И мы волнуемся. Я говорю вступительную речь. Потом мы читаем пьесу. Раневская читает звучно, сочно. Текст звучит, льется. Слова крупны.
Она выступает в поддержку моего замысла. Говорит, что увлечена. Призывает всех к серьезности и самоотдаче.
— Я хотела поддержать вас, — говорит она мне на другой день один на один у себя дома, — на самом деле я просто страшно устала. Вы, наверное, опять забыли, что я нездорова. У вас плохая память, бедный. Вы знаете, как я вас про себя называю? Усталый юноша. А я усталая бабушка. Я ведь не репетировала десять лет. Я старая провинциальная актриса. Я столько переиграла. Почему же я так волнуюсь? Нет, я не самоуверенна. А если будет провал? Вдруг будет скучно?
— Нет, Фаина Георгиевна, не будет. Даже думать об этом не смейте.
— Ну хорошо, мы будем работать. Но я устала. Десять лет я не была на репетиции. Как же быть? Вы знаете, мы будем репетировать у меня дома. Нет сил. [...]

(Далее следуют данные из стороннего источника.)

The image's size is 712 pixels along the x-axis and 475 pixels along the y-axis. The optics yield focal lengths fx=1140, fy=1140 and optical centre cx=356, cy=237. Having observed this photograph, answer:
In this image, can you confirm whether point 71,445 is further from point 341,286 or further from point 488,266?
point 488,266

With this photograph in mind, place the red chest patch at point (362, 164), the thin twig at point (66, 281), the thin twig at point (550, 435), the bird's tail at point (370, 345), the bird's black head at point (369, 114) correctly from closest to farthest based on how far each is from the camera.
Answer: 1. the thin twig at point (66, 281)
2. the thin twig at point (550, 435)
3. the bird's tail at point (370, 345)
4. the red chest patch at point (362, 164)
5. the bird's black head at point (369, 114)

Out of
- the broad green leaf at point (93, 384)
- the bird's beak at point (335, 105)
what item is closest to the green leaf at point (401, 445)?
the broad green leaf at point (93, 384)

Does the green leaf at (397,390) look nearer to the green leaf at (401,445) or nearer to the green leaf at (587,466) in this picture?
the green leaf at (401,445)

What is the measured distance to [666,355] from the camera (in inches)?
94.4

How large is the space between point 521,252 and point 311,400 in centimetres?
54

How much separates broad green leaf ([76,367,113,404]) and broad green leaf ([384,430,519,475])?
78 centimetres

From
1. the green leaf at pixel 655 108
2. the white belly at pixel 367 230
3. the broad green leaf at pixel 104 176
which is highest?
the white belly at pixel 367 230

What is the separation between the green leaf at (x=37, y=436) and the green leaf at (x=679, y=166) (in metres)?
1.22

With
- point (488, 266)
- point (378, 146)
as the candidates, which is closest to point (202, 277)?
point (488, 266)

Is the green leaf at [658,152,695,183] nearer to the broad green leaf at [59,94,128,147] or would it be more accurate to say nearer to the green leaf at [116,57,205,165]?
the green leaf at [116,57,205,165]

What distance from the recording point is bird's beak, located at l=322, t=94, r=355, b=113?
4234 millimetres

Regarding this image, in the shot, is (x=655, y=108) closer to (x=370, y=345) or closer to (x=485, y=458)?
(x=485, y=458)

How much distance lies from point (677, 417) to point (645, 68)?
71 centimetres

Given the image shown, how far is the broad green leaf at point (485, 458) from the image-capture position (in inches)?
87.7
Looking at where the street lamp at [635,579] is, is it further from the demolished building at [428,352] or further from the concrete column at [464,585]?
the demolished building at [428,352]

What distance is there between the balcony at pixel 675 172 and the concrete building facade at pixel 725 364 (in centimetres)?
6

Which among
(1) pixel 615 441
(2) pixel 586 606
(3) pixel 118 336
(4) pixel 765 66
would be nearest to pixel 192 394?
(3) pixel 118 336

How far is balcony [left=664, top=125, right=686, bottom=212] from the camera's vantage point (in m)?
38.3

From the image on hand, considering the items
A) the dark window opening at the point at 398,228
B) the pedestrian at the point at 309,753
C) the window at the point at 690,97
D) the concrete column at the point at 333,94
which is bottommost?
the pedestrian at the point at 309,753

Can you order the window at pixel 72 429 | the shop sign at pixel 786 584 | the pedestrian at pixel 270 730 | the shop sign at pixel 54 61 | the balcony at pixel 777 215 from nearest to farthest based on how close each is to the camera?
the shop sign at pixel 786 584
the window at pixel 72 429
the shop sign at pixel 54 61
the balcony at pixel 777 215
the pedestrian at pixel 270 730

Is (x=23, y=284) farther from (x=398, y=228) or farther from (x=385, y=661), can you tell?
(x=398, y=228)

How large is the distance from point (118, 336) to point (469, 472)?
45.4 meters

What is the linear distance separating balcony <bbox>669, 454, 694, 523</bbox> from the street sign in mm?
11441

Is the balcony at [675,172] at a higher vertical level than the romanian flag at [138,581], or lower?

Раневская выходит на середину зала. И начался небывалый концерт. Она вспоминала великих актрис, которых видела. Не просто вспомнила, но показывала. Вот Сара Бернар. И звучно полились французские стихи в чарующей интонации.
Вот Ермолова, мучительно переживающая свое несовершенство после гигантского успеха.
Раневская показывает Комиссаржевскую в «Иванове», пересказывая и оживляя впечатление П.Л. Вульф. Показывает Савину.
— Фаина Георгиевна, сядьте, вот кресло.
— Нет, нет. Я помню Таирова в лучшие его годы.
Она рассказывает о своей первой роли у Таирова. Она играла драматическую судьбу проститутки. В главной сцене она позволила себе в монологе вольную и рискованную импровизацию. Зал замер. Потом овация. А она замерла: как отнесется к этому режиссер — ведь это дебют. Быть или не быть ей в театре. [...]
Оживают люди — в подробностях, деталях, недоступных живописцу, доступных только актеру: в динамике, в движении. [...]
Даже ради только одного такого всплеска таланта Раневской стоило затевать наш спектакль.